◆ **What this task involves**: Filter the entries for the word "maine". Copy each line in which it occurs.

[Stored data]
* * *

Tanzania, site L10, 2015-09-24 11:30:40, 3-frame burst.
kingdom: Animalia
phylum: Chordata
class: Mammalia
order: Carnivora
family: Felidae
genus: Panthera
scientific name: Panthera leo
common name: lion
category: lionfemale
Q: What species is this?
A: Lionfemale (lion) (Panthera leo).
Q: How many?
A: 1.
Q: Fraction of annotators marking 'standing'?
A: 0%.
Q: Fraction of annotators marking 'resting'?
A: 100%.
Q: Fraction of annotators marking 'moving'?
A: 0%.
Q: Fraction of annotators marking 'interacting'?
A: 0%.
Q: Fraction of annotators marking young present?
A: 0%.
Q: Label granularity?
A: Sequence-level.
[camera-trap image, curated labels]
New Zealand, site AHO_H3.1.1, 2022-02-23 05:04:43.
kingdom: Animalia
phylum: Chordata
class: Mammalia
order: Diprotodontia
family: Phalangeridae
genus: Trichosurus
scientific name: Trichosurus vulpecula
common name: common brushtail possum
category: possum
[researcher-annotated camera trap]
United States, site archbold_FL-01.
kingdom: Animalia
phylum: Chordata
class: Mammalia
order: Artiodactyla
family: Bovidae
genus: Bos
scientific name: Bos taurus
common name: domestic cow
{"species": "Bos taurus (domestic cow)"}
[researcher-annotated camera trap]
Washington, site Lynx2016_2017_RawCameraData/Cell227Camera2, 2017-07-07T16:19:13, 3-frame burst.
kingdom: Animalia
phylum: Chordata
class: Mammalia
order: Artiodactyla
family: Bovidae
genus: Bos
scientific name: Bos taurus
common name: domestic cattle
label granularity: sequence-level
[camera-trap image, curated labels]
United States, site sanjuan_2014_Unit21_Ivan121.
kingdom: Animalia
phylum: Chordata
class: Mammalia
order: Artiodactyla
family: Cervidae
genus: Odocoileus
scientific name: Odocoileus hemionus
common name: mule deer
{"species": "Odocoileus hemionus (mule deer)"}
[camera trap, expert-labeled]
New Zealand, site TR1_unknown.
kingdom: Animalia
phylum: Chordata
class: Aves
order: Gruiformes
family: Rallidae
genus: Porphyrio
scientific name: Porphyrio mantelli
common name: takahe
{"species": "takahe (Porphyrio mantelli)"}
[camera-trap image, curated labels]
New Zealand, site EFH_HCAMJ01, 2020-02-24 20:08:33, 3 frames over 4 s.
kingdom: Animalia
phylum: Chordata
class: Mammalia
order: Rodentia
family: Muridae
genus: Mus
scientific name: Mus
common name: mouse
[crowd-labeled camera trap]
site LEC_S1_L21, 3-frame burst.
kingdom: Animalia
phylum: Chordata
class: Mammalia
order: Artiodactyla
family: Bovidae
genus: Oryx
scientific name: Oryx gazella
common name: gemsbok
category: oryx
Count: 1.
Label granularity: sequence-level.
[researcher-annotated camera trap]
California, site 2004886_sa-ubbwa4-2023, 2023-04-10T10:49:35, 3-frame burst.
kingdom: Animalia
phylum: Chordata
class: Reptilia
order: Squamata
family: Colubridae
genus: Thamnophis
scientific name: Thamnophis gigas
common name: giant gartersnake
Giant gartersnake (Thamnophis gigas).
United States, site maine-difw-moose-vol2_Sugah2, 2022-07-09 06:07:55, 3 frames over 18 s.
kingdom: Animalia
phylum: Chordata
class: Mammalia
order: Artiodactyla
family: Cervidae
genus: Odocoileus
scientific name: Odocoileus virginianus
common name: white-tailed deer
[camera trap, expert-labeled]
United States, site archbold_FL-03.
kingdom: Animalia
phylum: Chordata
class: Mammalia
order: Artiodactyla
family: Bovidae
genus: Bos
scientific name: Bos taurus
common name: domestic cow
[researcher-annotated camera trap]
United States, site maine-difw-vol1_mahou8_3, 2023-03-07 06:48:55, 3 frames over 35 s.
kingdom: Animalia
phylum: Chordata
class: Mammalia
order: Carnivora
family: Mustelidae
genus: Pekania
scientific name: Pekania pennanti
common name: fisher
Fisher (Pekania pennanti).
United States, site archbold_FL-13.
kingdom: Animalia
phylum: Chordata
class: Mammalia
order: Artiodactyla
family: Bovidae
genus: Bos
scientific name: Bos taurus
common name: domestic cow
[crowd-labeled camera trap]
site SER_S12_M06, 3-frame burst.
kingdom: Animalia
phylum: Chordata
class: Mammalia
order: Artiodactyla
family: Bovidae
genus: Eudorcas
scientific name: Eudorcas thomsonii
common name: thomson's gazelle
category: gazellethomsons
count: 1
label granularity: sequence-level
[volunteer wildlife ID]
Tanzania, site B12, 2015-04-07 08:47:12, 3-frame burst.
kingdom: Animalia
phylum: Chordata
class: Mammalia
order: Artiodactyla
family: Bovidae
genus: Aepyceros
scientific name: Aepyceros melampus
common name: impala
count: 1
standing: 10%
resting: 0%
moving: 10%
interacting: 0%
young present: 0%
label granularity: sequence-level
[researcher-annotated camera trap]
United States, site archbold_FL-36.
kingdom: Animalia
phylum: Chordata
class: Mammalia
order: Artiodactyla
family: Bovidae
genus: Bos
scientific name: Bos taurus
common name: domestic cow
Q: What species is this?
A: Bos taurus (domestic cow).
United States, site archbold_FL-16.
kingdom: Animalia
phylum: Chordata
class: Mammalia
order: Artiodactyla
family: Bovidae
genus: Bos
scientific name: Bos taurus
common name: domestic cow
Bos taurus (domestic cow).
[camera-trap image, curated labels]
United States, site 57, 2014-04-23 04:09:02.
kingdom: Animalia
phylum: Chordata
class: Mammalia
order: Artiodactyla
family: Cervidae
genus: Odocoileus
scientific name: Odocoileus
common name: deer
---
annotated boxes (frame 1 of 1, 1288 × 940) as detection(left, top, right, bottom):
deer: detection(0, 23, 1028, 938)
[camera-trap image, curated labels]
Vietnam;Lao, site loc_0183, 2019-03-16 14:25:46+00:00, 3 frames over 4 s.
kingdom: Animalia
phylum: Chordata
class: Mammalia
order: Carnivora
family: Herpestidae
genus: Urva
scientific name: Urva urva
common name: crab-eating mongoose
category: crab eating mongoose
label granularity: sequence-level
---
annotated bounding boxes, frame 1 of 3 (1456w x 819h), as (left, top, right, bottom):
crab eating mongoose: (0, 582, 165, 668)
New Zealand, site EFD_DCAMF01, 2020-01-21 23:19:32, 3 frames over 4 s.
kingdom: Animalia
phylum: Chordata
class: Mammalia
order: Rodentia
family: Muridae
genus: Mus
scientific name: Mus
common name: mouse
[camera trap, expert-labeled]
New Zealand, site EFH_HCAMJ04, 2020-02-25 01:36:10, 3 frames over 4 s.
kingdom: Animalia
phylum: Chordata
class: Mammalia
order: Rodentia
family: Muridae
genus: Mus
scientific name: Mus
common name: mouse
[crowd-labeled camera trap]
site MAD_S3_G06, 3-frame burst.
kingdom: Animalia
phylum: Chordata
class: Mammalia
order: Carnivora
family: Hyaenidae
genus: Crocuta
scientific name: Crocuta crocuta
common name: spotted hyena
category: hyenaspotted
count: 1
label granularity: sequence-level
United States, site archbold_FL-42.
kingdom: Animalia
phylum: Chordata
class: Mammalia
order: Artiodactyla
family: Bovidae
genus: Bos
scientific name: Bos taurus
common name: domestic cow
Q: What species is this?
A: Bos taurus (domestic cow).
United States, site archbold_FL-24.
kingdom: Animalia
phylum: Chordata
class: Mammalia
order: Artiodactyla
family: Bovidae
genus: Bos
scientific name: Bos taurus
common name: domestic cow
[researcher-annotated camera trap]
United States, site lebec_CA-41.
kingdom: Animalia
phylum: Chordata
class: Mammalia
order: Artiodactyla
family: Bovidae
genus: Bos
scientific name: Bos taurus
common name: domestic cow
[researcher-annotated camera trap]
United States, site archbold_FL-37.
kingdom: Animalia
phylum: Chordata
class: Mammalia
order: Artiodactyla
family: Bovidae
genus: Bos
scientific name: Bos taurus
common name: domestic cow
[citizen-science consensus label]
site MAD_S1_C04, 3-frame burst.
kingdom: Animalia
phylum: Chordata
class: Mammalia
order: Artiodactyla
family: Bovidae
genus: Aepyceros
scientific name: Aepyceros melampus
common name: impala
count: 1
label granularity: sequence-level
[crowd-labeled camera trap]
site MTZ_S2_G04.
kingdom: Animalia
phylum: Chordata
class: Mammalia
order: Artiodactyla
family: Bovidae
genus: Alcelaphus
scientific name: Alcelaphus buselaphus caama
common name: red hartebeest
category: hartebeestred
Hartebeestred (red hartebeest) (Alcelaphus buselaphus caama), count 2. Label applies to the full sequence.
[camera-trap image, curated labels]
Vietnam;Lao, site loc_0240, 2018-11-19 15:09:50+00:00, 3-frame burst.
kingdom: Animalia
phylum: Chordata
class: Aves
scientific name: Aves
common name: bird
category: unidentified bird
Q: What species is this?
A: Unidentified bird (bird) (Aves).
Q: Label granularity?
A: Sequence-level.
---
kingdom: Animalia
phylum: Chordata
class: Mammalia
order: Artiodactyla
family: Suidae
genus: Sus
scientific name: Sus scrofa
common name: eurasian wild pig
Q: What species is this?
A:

* * *

◆ **Task solution**:
United States, site maine-difw-moose-vol2_Sugah2, 2022-07-09 06:07:55, 3 frames over 18 s.
United States, site maine-difw-vol1_mahou8_3, 2023-03-07 06:48:55, 3 frames over 35 s.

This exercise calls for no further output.